▸ What you need to do:
1: In the mailing-list post, which construct in the original OWL ontology gave rise to the union classes in NRL?
2: Rewrite the mailing-list post from "You just need" up to and including "original OWL ontology.", putting "composite classes" in place of "union classes".

▸ Source text:
----

[Xesam] dumping NID3/NEXIF for NMM

Urho Konttori urho.konttori at nokia.com
Tue Jun 16 23:50:34 PDT 2009


Hi!

I'm not repeating to what Evgeny has commented to

>>     
>>> we took standards that worked very well for the it industry for the last
>>> years, this is the common process when designing an ontology: look for
>>> existing standards and copy them.
>>>
>>>       
>> Which is not always the right choice. This is also obvious in the
>> calendar ontology. You guys took the specs of ical too literally. Ivan
>> is working on a proposal that drops all of the union classes and
>> replaces them with a single superclass, which makes the ncal a nice and
>> clean structure. I mean, ncal is for the most part really nice, but the
>> drive to copy the ical exactly lead to those horrible union classes.
>>
>>     
>
> My 2c. The road towards the present ncal had two stages
>
> 1. Dan Connolly and the people from the www-rdf-calendar community at
> w3c devised a python+xslt script that generates the icaltzd ontology
> from the plain text file of the RFC itself. You can't get any nearer to
> the original standard definition.
>   
Indeed, but at the same time, not everything must be done pixel perfect. 
You just need to be able to express as much as ical.
> 2. We took the Connolly's ontology and translated it to NRL. First with
> an java program, then tweaked the result manually, all of this is
> documented in [1]. The union classes appeared as a NRL equivalent of the
> owl:unionOf construct present in the original OWL ontology.

----

▸ Record extracts:

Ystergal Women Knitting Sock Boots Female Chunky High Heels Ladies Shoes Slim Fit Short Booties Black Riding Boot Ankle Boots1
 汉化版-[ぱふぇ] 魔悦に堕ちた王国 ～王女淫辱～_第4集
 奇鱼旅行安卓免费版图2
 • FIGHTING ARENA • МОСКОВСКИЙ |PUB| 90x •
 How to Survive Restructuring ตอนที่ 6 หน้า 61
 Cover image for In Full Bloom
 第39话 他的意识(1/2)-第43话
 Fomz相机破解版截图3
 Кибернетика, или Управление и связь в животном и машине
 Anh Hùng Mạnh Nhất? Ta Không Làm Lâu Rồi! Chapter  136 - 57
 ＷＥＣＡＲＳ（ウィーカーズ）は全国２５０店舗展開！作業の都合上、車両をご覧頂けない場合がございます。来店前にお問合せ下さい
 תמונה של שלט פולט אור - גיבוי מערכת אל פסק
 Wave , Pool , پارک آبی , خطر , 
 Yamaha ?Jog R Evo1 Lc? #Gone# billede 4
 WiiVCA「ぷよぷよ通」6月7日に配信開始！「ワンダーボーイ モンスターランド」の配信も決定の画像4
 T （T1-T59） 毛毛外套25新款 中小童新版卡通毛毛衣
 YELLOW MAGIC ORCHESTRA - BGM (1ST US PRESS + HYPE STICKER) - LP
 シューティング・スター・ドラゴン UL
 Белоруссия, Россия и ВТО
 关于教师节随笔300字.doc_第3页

----

▸ Answers to the problems:
1: The owl:unionOf construct.

2:
You just need to be able to express as much as ical.
> 2. We took the Connolly's ontology and translated it to NRL. First with
> an java program, then tweaked the result manually, all of this is
> documented in [1]. The composite classes appeared as a NRL equivalent of the
> owl:unionOf construct present in the original OWL ontology.